**Task description**: Nothing but the lines from the one containing "Как исправить Приложение" through the end of the entries below should appear in your answer, transcribed exactly; please drop the pictures.

**Information provided**:
# # # #
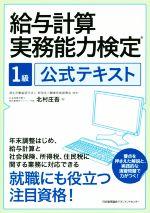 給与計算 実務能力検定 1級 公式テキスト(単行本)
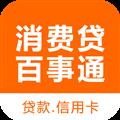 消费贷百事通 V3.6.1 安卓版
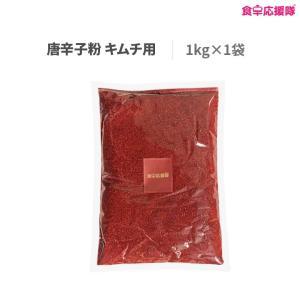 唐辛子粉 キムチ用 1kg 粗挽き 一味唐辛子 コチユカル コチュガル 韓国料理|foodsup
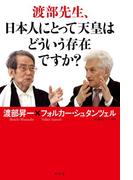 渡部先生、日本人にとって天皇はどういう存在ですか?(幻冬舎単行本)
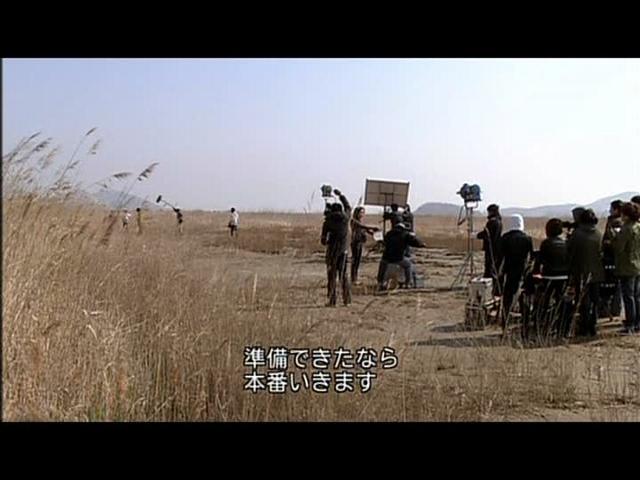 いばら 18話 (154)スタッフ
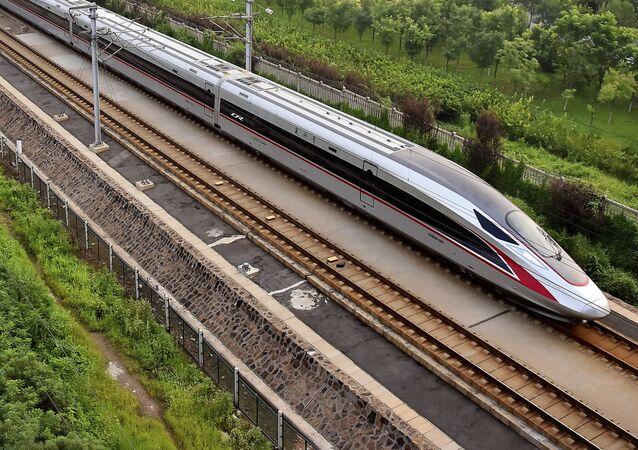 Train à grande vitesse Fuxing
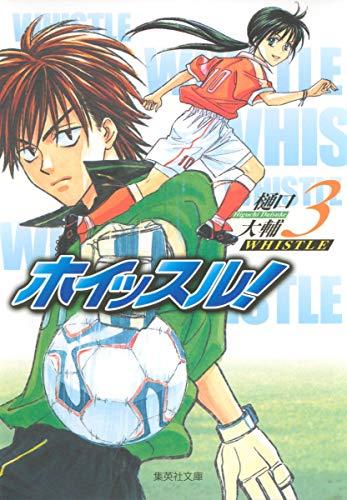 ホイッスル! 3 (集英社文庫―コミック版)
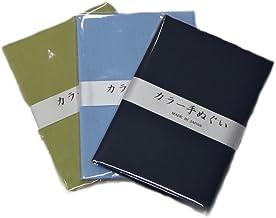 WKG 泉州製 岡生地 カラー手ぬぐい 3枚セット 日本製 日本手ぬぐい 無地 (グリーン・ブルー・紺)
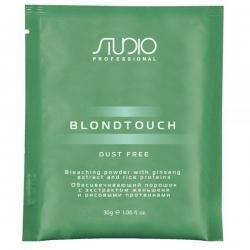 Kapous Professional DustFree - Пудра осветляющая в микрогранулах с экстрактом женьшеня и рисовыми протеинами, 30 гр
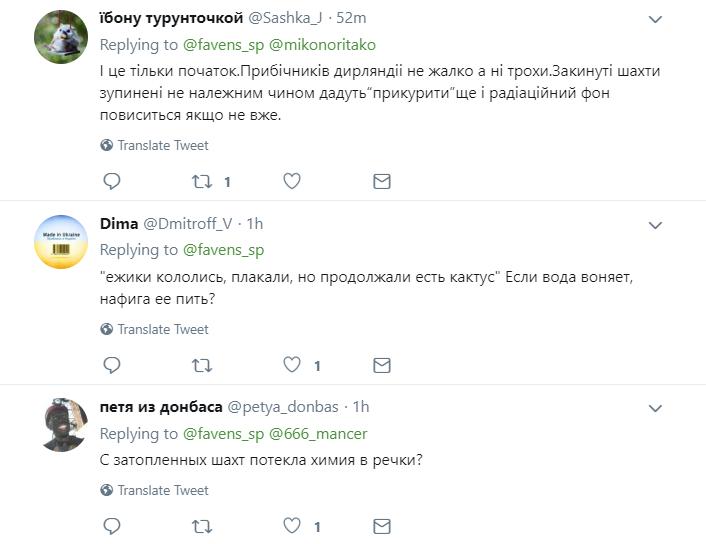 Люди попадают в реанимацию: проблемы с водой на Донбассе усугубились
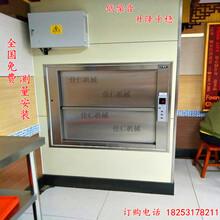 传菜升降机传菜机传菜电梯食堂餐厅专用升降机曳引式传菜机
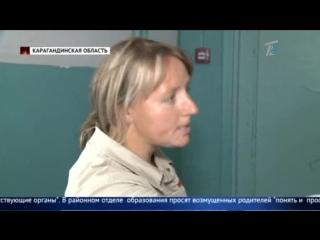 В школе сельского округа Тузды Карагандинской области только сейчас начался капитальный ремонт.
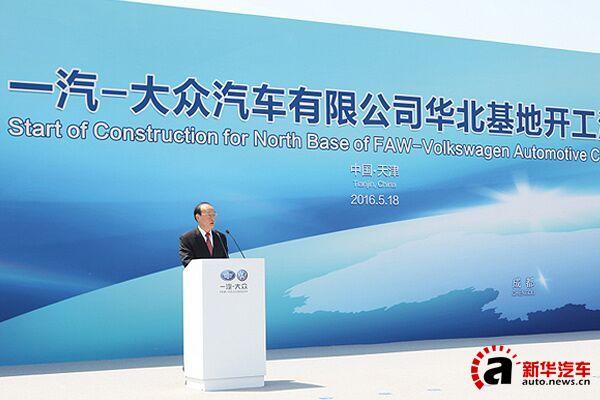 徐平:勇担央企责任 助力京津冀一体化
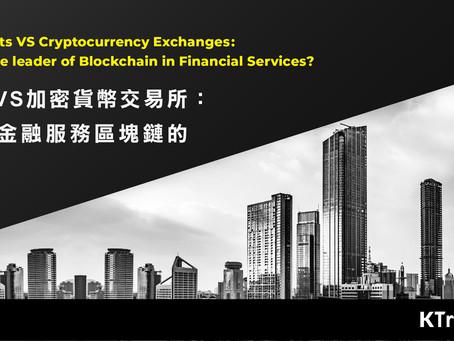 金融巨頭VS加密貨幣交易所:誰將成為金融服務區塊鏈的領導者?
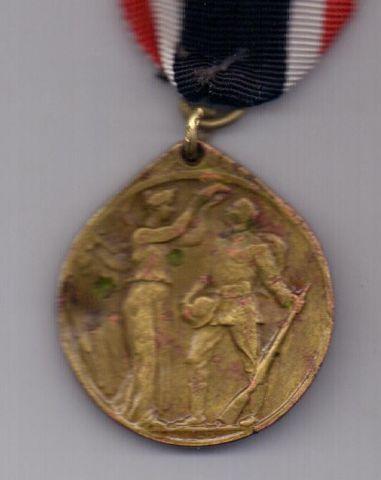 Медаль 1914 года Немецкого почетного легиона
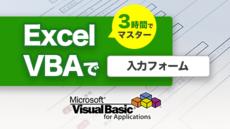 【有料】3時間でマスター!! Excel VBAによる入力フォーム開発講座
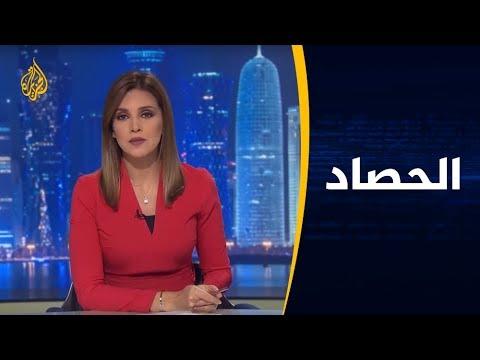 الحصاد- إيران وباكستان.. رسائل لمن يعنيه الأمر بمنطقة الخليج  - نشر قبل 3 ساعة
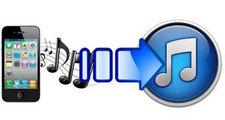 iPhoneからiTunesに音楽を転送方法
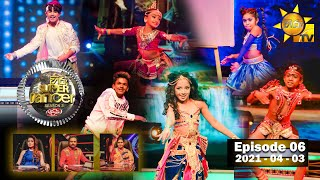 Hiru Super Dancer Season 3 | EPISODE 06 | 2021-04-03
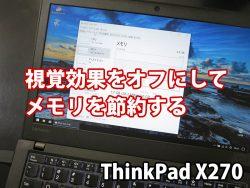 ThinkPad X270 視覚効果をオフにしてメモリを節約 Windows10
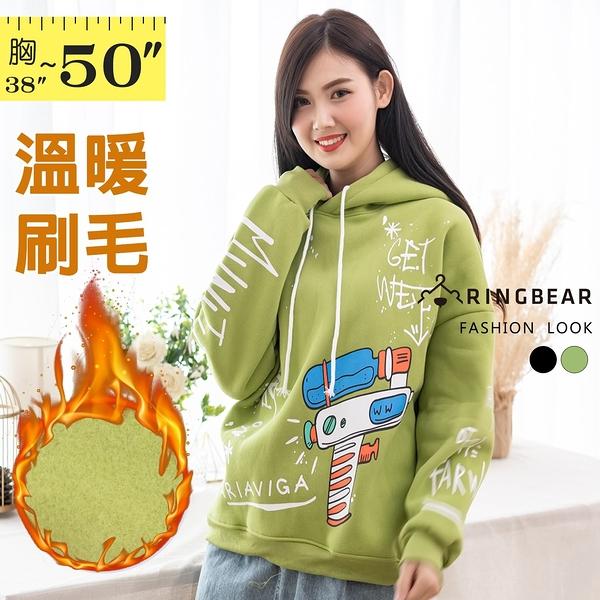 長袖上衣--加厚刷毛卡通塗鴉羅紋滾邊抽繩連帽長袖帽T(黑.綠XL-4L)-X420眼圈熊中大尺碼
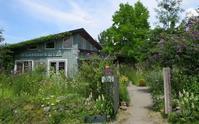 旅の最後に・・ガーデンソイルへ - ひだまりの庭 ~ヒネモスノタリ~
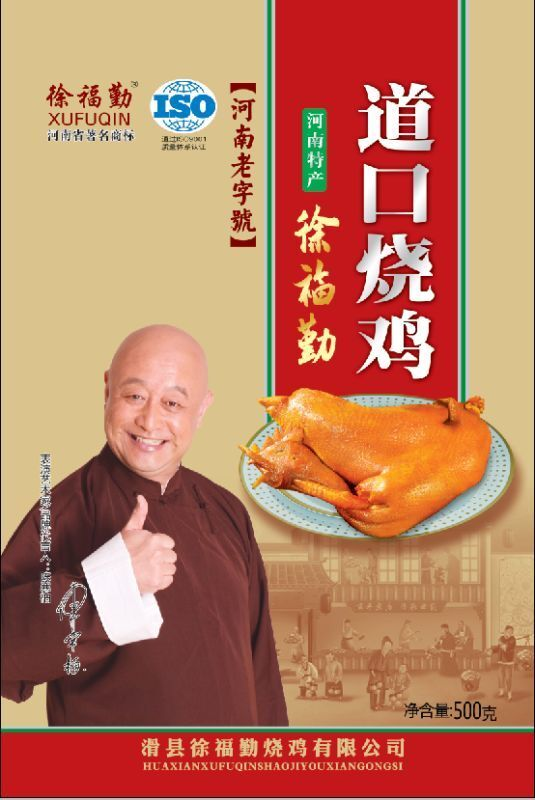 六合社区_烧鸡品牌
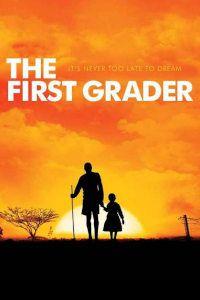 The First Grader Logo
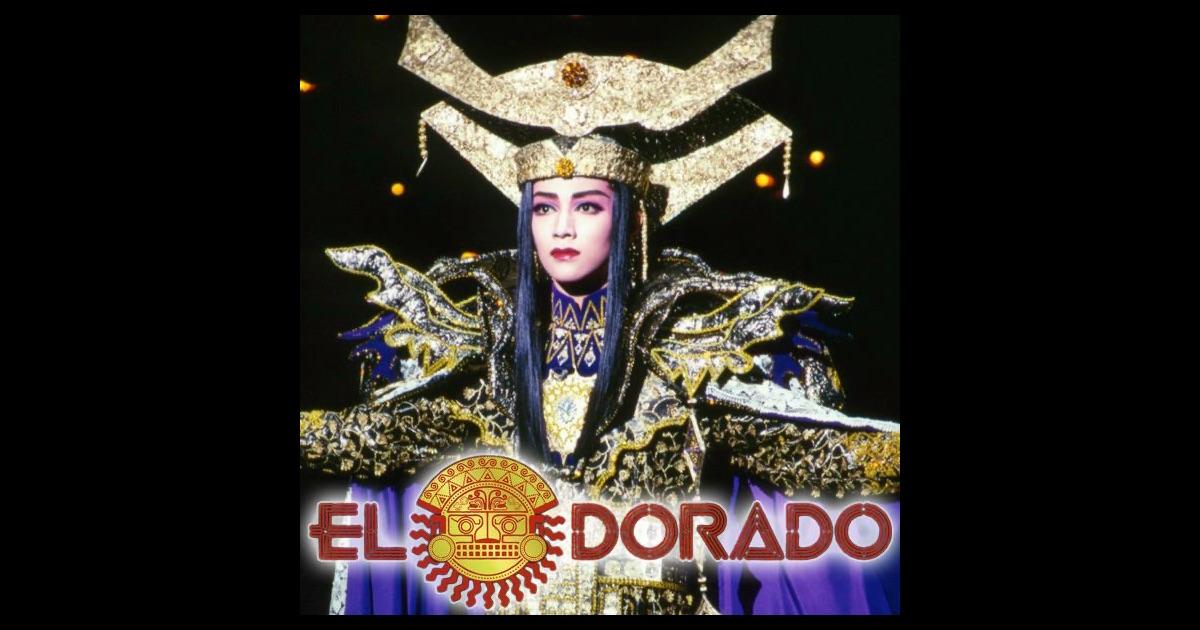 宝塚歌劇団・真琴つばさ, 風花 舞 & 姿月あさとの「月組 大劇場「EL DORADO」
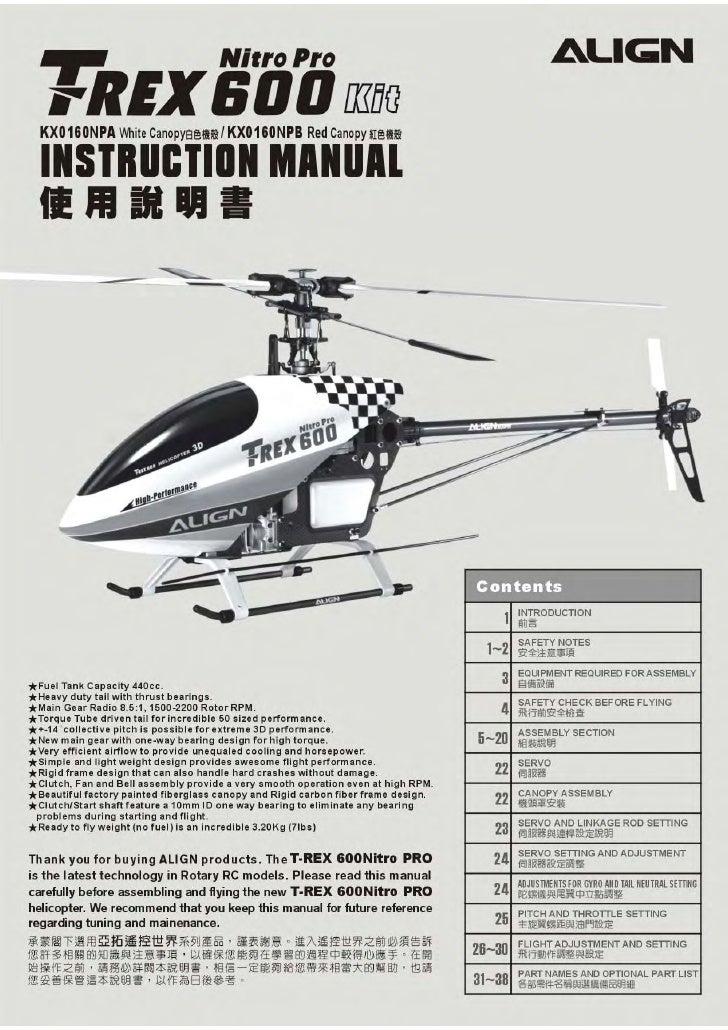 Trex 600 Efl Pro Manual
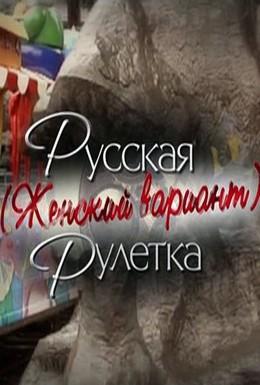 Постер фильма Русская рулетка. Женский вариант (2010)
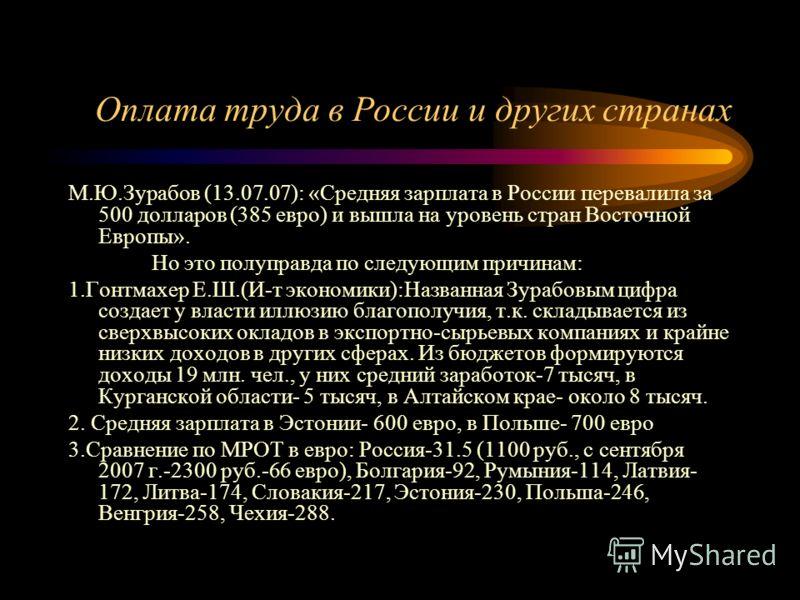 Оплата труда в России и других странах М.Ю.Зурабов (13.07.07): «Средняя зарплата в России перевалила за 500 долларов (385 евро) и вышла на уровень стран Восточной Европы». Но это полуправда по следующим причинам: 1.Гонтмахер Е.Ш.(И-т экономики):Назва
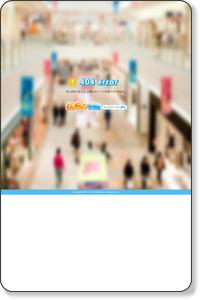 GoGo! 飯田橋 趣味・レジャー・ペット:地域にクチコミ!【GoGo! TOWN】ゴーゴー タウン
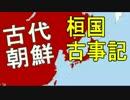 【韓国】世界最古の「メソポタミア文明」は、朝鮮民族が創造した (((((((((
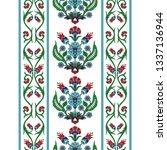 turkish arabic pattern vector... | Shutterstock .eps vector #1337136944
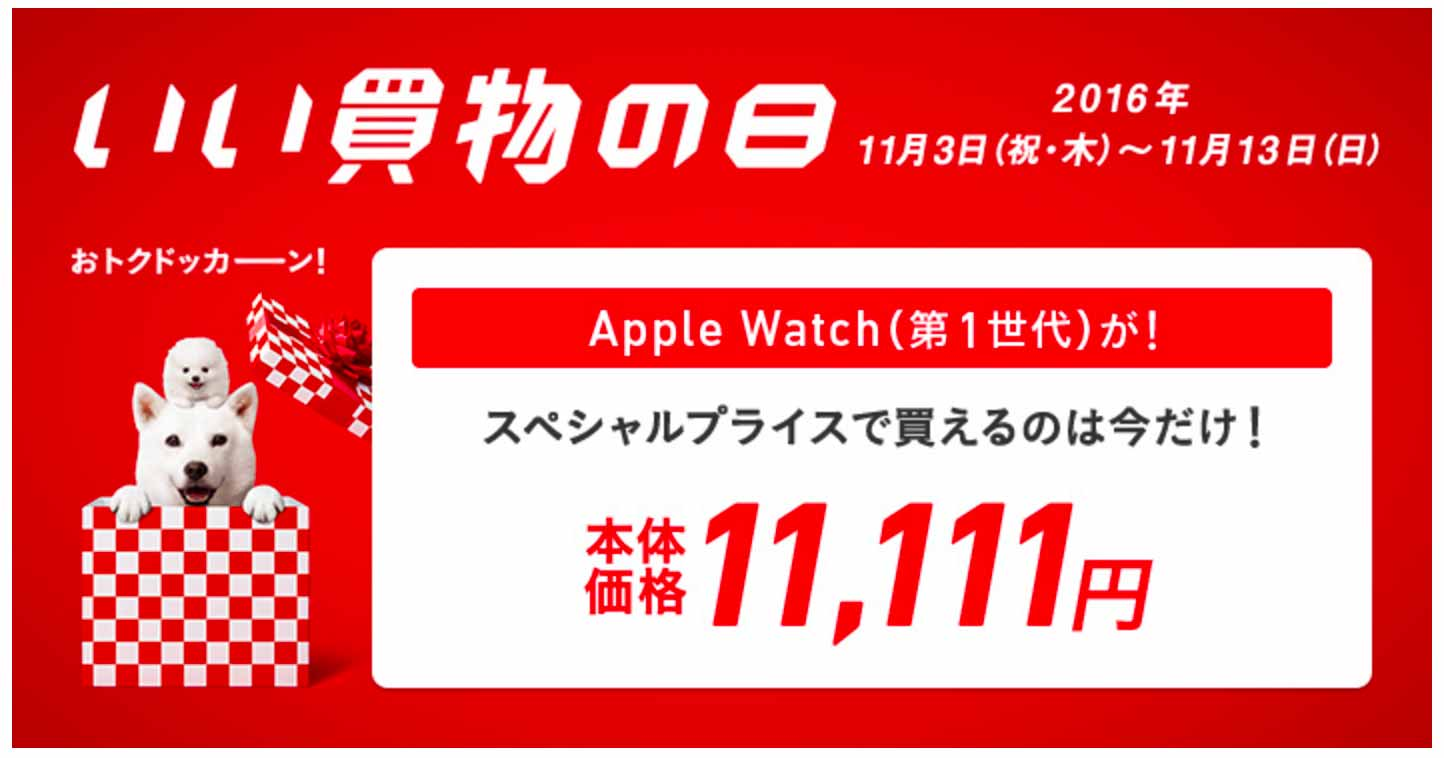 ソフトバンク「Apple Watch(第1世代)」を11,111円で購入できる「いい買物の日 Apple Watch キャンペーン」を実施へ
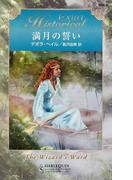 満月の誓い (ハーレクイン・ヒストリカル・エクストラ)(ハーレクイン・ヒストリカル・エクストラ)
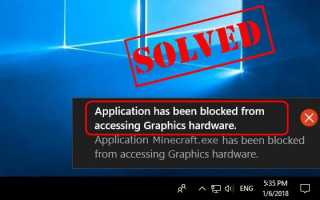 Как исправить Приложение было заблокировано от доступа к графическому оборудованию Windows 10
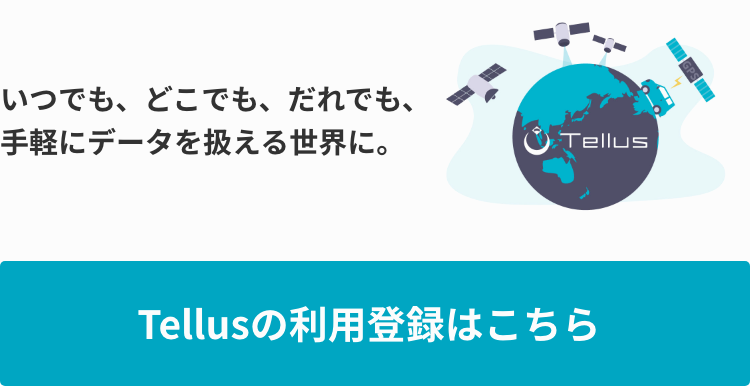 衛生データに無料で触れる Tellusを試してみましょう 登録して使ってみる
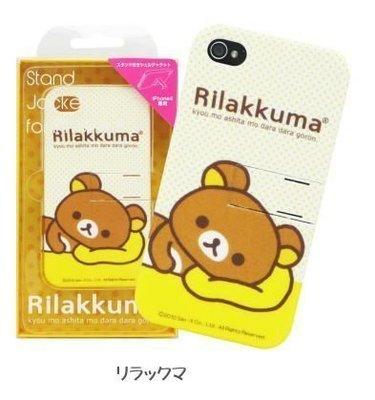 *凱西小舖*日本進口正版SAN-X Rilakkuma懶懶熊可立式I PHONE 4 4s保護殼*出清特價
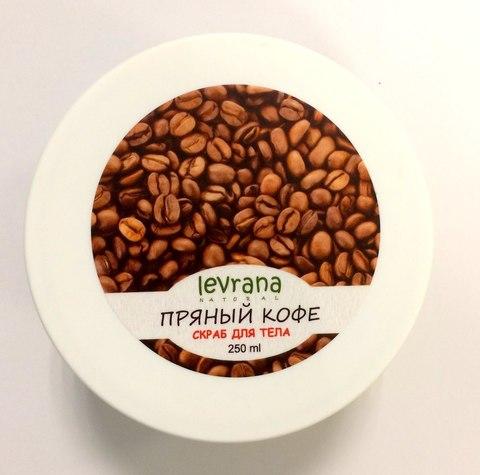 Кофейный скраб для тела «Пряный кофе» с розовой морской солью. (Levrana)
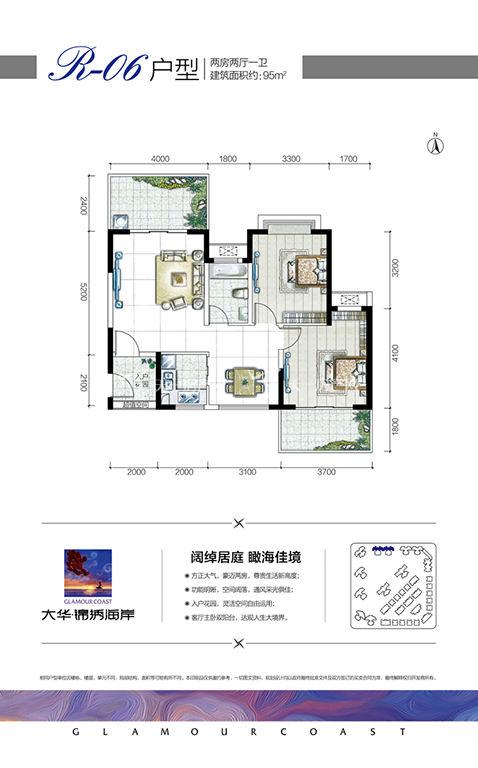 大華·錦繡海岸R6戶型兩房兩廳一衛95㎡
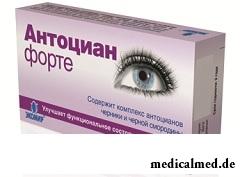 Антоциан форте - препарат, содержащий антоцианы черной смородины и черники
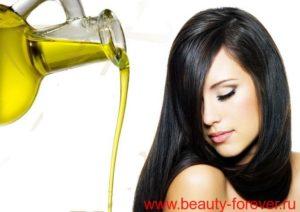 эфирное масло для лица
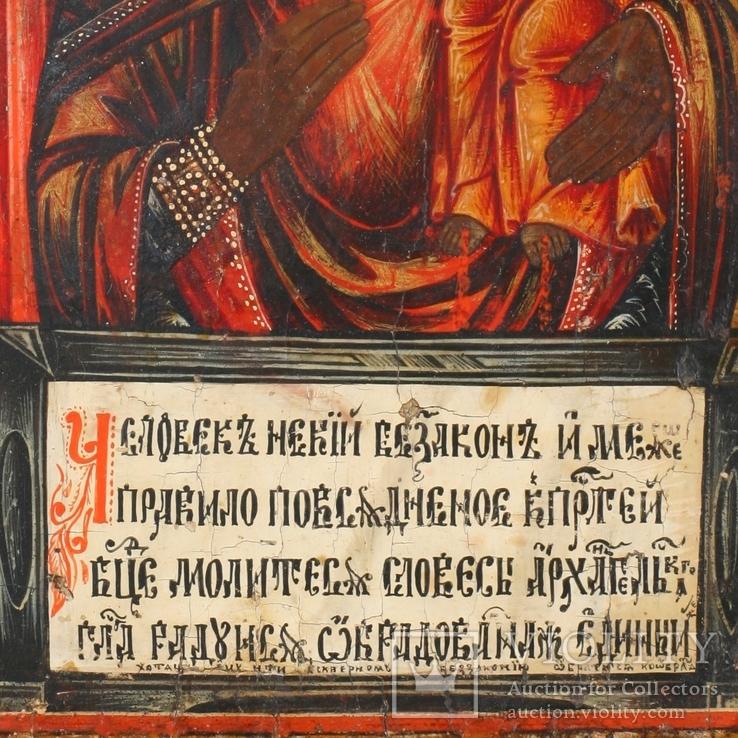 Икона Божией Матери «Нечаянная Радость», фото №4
# # # #
**Solution**:
 Как исправить Приложение было заблокировано от доступа к графическому оборудованию Windows 10
 衛生データに無料で触れる Tellusを試してみましょう 登録して使ってみる
 *凱西小舖*日本進口正版SAN-X Rilakkuma懶懶熊可立式I PHONE 4 4s保護殼*出清特價
 Кофейный скраб для тела «Пряный кофе» с розовой морской солью. (Levrana)
 大華·錦繡海岸R6戶型兩房兩廳一衛95㎡
 Антоциан форте - препарат, содержащий антоцианы черной смородины и черники
 эфирное масло для лица
 Икона Божией Матери «Нечаянная Радость», фото №4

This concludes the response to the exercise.